**Texto citado:**
%%

El abuso en los lugares de trabajo y la explotación sexual son las otras denuncias acalladas.

Ser mujer y ser migrante las vuelve vulnerables: son blanco fácil de talleres clandestinos donde trabajan más de 12 horas diarias, quintas y sembrados (en el campo) donde la paga es mala y a destajo, casas de familia donde «el patrón» se toma atribuciones que no le corresponden. Y las expone a las redes de trata de personas y tráfico de migrantes, que las seducen con ofertas de trabajo mentirosas o directamente, las secuestran y las obligan a prostituirse.

EN LA PAREJA O EN EL TRABAJO

«En mi casa los puntos los pongo yo», dice orgullosa, Daisy, mientras le pone una nariz rosa a un conejo de masa de azúcar que tiene a medio armar, en un taller de repostería que comparte con otras mujeres migrantes en un subsuelo de Corrientes y Dorrego.

Mi papá una vez me dijo «m?hija, usted no se deja golpear por nadie» y así es. A mi marido ni se le ocurre levantarme la mano, por más discusión que tengamos, y si alguna vez lo hace enseguidita lo denuncio a la policía».

Piensa, «¿Algún caso de violencia cercano?» Sí, dice, una vecina, «pongamos que se llama Adriana». Daisy la conoció en un barrio pobre, donde vivió apenas llegó de Perú con su marido y un hijo. Adriana también estaba casada con un hombre peruano, papá de un varón de 10 años y una nena de 5 que había tenido con ella.

Los tres compartían una habitación. «El hombre tomaba mucho y cada vez que tomaba, la golpeaba. Era muy violento, la tiraba contra la pared y los nenes gritaban. Pero uno no puede meterse en esos casos, ¿no? Porque al día siguiente todo vuelve a la normalidad».

Ninguna de las cinco familias que compartían el piso «se metió». «Adriana le tenía mucho miedo, por eso no hizo la denuncia. Ella sabía que el hombre era violento antes de quedar embarazada y venirse para acá. Pensaba que con los nenes iba a cambiar, pero no. Sé que se quería volver a Perú para migrar a Estados Unidos, pero un día se fueron y no los vi más y no supe más nada de ella».

El conejo de azúcar está casi listo. Daisy le marca dos paletas blancas que sobresalen debajo de la nariz. «No tener documentos complica las cosas y andar con chicos, también. «Que mejor te vas». «Que para qué me has traído». Te cansas de oír eso y como no tienes donde ir? La policía no te da importancia. A veces la llamas y ni siquiera van. El hombre de Adriana tomaba cerveza, mucha, y los chicos gritaban, ¡como gritaban!».

%%

**Muestra de datos:**

%%

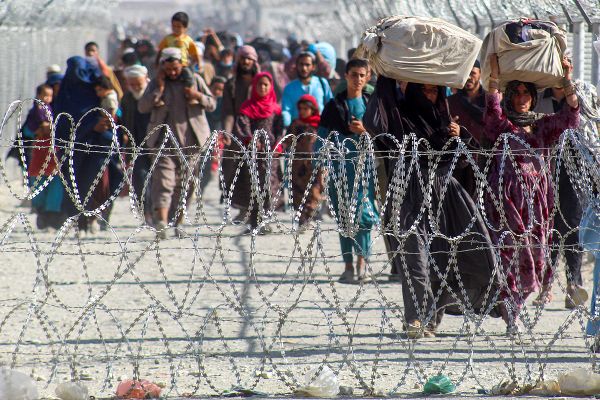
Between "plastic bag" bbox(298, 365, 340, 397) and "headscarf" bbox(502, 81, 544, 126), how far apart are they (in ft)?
7.21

%%

**Objetivos:**
1: Enumera los lugares de trabajo que el texto sobre las mujeres migrantes presenta como blanco fácil para ellas.
2: Escribe la parte que sigue al texto sobre las mujeres migrantes, a partir de su última oración.
Los datos no hacen falta para nada de lo que se pide aquí.

**Respuestas por tarea:**
1:
- Talleres clandestinos
- Quintas y sembrados en el campo
- Casas de familia

2:
Rosa es boliviana y con un nombre elegido como el de Daisy, que tampoco es el suyo, cuenta su historia en primera persona. Ella borda prendas en gana cincuenta centavos por pieza, cuando el punto es simple, el color de la tela es claro y el tejido, pequeño. Las prendas negras «de noche», con canutillos y lentejuelas, son las que mejor se pagan y por ellas recibe un peso. «Es una manera de estar en casa y cuidar de los chicos y lo que se paga tan mal no está», dice.

Desde que llegó a Buenos Aires, hace 15 años, cuidó enfermos, limpió casas, vendió verduras y trabajó en talleres clandestinos, en horarios nocturnos y lejos de los hijos, que crecieron con la prohibición de abrirle la puerta a extraños, poner la comida al fuego a las ocho y avisar a la vecina si alguno se lastimaba. Ahora borda desde la casa; tan mal no está.

El marido es argentino. Si hace falta un pintor, pinta. Si se necesita un electricista, se da maña con los cables. Si lo que buscan es un albañil, carga bolsas de cemento. Cuando lo conoció, los dos trabajaban en un taller textil. De eso ya pasaron más de 10 años.

«Las cosas no son fáciles», dice Rosa y baja, todavía más, el tono de voz. «El toma bastante y pega. Antes no era así? nunca me imaginé que podía ser así».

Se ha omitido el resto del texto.